(Instruções da tarefa) Copie fielmente todas as linhas do material abaixo, do início ao fim. Omita as imagens na resposta.

-------- Material fornecido --------

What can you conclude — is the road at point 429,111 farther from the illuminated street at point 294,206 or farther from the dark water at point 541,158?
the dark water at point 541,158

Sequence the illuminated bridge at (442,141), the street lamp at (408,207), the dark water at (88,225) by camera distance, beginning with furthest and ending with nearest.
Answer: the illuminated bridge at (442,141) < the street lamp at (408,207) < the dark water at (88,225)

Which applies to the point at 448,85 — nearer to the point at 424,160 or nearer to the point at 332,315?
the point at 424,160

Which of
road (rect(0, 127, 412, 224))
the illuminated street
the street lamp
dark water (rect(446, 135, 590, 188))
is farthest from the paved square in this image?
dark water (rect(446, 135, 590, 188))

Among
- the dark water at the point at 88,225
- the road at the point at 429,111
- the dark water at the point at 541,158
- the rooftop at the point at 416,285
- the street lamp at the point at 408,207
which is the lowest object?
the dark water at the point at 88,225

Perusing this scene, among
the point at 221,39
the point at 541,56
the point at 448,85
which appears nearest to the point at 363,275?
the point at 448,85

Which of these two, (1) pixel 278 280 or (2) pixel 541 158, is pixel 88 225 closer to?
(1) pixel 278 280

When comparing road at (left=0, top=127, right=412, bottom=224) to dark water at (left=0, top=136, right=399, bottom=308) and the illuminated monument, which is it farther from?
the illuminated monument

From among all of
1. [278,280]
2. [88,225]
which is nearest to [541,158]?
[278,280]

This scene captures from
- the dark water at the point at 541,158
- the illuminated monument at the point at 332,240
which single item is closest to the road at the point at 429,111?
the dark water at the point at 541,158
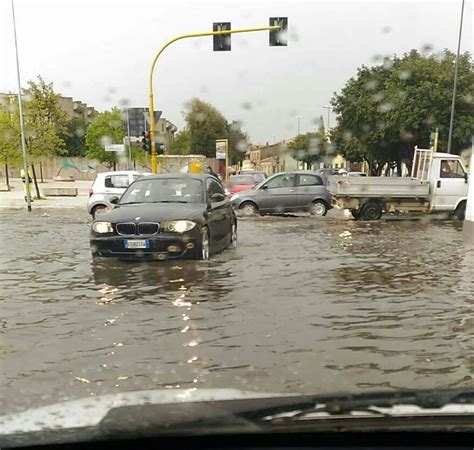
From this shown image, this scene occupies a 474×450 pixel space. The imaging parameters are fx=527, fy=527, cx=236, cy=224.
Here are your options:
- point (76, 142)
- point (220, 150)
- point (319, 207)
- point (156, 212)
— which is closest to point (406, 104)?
point (220, 150)

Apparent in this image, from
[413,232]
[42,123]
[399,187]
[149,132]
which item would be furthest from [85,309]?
[42,123]

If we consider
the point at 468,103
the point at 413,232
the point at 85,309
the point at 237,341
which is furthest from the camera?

--------

(Solução apresentada)
What can you conclude — is the road at point 429,111 farther from the illuminated street at point 294,206 or farther from the dark water at point 541,158?
the dark water at point 541,158

Sequence the illuminated bridge at (442,141), the street lamp at (408,207), the dark water at (88,225) by camera distance, beginning with furthest and ending with nearest.
Answer: the illuminated bridge at (442,141) < the street lamp at (408,207) < the dark water at (88,225)

Which applies to the point at 448,85 — nearer to the point at 424,160 or nearer to the point at 332,315?
the point at 424,160

Which of
road (rect(0, 127, 412, 224))
the illuminated street
the street lamp
dark water (rect(446, 135, 590, 188))
is farthest from the paved square in this image?
dark water (rect(446, 135, 590, 188))

Among
- the dark water at the point at 88,225
- the road at the point at 429,111
- the dark water at the point at 541,158
- the rooftop at the point at 416,285
- the street lamp at the point at 408,207
which is the lowest object?
the dark water at the point at 88,225

Perusing this scene, among
the point at 221,39
the point at 541,56
the point at 448,85
which appears nearest to the point at 363,275?
the point at 448,85

Which of these two, (1) pixel 278 280 or (2) pixel 541 158, is pixel 88 225 closer to?
(1) pixel 278 280

When comparing road at (left=0, top=127, right=412, bottom=224) to dark water at (left=0, top=136, right=399, bottom=308) and the illuminated monument, which is it farther from?
the illuminated monument

From among all of
1. [278,280]
2. [88,225]
which is nearest to [541,158]?
[278,280]

This scene captures from
- the dark water at the point at 541,158
- the illuminated monument at the point at 332,240
which single item is closest to the road at the point at 429,111?
the dark water at the point at 541,158
From this shown image, this scene occupies a 474×450 pixel space. The imaging parameters are fx=527, fy=527, cx=236, cy=224.
Here are your options:
- point (76, 142)
- point (220, 150)
- point (319, 207)
- point (156, 212)
— which is closest to point (406, 104)?
point (220, 150)

Apparent in this image, from
[413,232]
[42,123]
[399,187]
[149,132]
which item would be furthest from [85,309]?
[42,123]

If we consider
the point at 468,103
the point at 413,232
the point at 85,309
the point at 237,341
which is furthest from the camera?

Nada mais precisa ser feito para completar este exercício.